Document passage:
-------------------------

Spinal Fluid and Brain Tests
Patients with neurologic symptoms suggestive of central nervous system involvement should have a lumbar puncture with determination of opening pressure. When the CSF is examined, the fluid should be sent for routine studies such as cell count, and protein and glucose levels. In addition, the CSF should be sent for Bb PCR assay and paired serum and CSF should be sent for calculation of the intrathecal index. Please note that the serum should be drawn on the same day as the spinal fluid for an optimal study. The index refers to the ratio of Bb antibodies in the CSF compared to the serum, corrected for immunoglobulin levels in each of those fluid compartments. When the index is positive, that indicates that there is a preferential production of antibodies against Bb in the CSF – a finding strongly suggestive of central nervous system invasion by the agent of Lyme disease. It is believed that the index may remain positive long after the initial infection has been treated due to immunologic memory. If the CSF is being examined as part of the differential diagnosis with multiple sclerosis, the neurologist is also likely to order other tests, such as an assay for oligoclonal bands. Unfortunately, patients may have neurologic Lyme disease but test negative on the Lyme index. When positive however, the clinician can be confident that this particular individual has or has had central nervous system Lyme disease.
Unlike SPECT and PET images which assess brain function, MRI captures the physical structure of the brain. Inflammatory abnormalities in the brain are also assessed with MRI scans. In children with neurologic Lyme disease, the MRI may reveal white matter hyperintensities suggestive of inflammation or areas of demyelination. Up to 40% of adults with Lyme disease may also have small white matter hyperintensities, but it should be noted that the number of hyperintensities increase with age – even among patients who do not have Lyme disease. In addition, certain factors such as ischemic disease or a history of smoking may result in an increased number of hyperintense areas.
The white matter hyperintensities are sometimes called UBOs or "unidentified bright objects". In some patients, antibiotic treatment results in a diminution or disappearance of these hyperintensities. Certain MRI sequences, such as FLAIR, are best able to detect hyperintensities. These MRI images in Lyme Disease may appear similar to the demyelinated areas seen in the "white matter" of the brain MRI of patients with multiple sclerosis. The brain MRI of the young patient at the left revealed MS-like lesions in this individual with a fully positive IgG Lyme Western blot indicating immune reactivity against the agent of Lyme disease. Because an MRI scan uses a very powerful magnet, patients with pacemakers or other metallic implants should not get an MRI.

-------------------------

Supplied data:

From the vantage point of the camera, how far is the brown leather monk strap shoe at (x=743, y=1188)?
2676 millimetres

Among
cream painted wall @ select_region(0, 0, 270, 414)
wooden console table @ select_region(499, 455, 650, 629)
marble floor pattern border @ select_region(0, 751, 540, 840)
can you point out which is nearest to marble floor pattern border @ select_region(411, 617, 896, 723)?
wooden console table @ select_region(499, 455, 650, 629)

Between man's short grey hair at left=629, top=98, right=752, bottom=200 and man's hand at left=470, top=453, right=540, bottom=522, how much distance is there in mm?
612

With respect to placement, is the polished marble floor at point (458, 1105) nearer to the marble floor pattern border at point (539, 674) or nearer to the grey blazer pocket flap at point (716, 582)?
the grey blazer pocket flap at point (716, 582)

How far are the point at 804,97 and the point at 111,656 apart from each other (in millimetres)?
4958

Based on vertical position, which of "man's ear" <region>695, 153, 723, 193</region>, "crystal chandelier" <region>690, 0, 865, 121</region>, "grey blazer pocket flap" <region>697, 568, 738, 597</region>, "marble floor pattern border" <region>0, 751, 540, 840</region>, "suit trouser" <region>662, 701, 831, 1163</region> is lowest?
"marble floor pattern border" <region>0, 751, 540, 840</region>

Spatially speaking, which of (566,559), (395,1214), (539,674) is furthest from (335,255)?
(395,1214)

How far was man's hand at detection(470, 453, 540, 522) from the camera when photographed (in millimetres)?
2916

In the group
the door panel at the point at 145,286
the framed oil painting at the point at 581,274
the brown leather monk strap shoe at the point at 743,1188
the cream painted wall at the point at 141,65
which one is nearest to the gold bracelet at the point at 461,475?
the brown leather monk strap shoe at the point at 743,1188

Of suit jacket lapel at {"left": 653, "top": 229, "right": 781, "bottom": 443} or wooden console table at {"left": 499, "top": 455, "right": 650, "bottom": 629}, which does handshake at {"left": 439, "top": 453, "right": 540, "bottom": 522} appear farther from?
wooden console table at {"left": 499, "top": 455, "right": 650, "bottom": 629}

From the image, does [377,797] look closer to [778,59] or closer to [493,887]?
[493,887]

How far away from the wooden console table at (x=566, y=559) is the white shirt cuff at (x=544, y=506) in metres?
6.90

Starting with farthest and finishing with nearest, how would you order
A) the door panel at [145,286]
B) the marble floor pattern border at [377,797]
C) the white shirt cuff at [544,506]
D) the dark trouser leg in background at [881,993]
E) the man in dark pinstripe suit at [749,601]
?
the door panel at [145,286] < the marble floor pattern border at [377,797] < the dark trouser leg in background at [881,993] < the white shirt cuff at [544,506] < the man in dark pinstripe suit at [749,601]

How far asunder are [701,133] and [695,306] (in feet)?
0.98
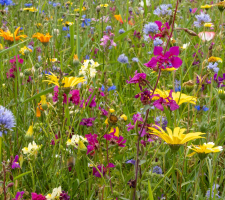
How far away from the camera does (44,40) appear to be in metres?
1.21

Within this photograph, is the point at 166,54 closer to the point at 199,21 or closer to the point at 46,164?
the point at 46,164

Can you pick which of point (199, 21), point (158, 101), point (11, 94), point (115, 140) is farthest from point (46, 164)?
point (199, 21)

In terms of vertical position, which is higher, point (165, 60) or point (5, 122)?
point (165, 60)

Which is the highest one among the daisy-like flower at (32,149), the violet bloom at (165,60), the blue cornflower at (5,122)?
the violet bloom at (165,60)

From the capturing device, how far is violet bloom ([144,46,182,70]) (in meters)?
0.61

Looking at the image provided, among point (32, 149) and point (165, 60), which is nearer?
point (165, 60)

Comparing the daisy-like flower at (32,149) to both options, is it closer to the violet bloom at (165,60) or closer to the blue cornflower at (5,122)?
the blue cornflower at (5,122)

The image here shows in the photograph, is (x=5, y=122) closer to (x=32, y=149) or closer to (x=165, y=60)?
(x=32, y=149)

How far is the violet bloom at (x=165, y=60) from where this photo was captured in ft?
1.99

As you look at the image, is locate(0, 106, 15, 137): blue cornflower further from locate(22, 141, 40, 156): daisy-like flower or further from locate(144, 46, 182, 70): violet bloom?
locate(144, 46, 182, 70): violet bloom

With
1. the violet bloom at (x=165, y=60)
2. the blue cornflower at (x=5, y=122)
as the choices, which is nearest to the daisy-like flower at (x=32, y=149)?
the blue cornflower at (x=5, y=122)

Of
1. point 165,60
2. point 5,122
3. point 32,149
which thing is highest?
point 165,60

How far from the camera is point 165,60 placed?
2.00ft

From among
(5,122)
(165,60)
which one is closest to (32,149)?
(5,122)
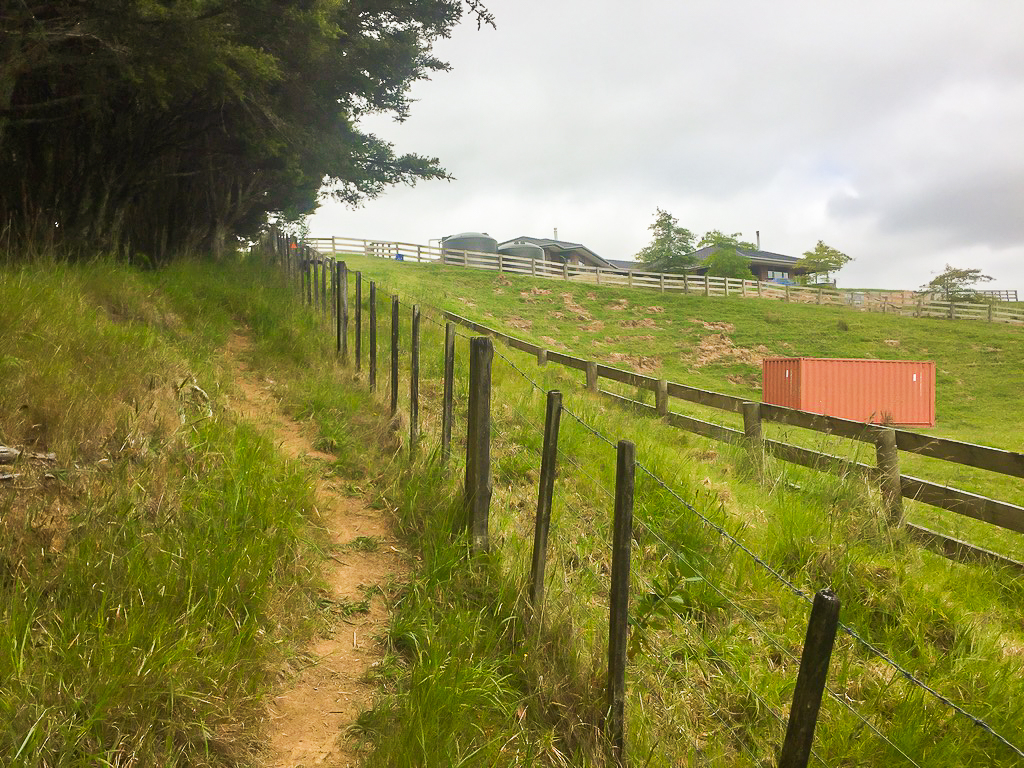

-------------------------

Exercise aim:
Change "pacemakers" to "defibrillators" in the part of the Lyme disease testing text that begins at the words "The white matter" and stops after "get an MRI.", and write out that part. Work only from the Lyme disease testing text.

Written answer:
The white matter hyperintensities are sometimes called UBOs or "unidentified bright objects". In some patients, antibiotic treatment results in a diminution or disappearance of these hyperintensities. Certain MRI sequences, such as FLAIR, are best able to detect hyperintensities. These MRI images in Lyme Disease may appear similar to the demyelinated areas seen in the "white matter" of the brain MRI of patients with multiple sclerosis. The brain MRI of the young patient at the left revealed MS-like lesions in this individual with a fully positive IgG Lyme Western blot indicating immune reactivity against the agent of Lyme disease. Because an MRI scan uses a very powerful magnet, patients with defibrillators or other metallic implants should not get an MRI.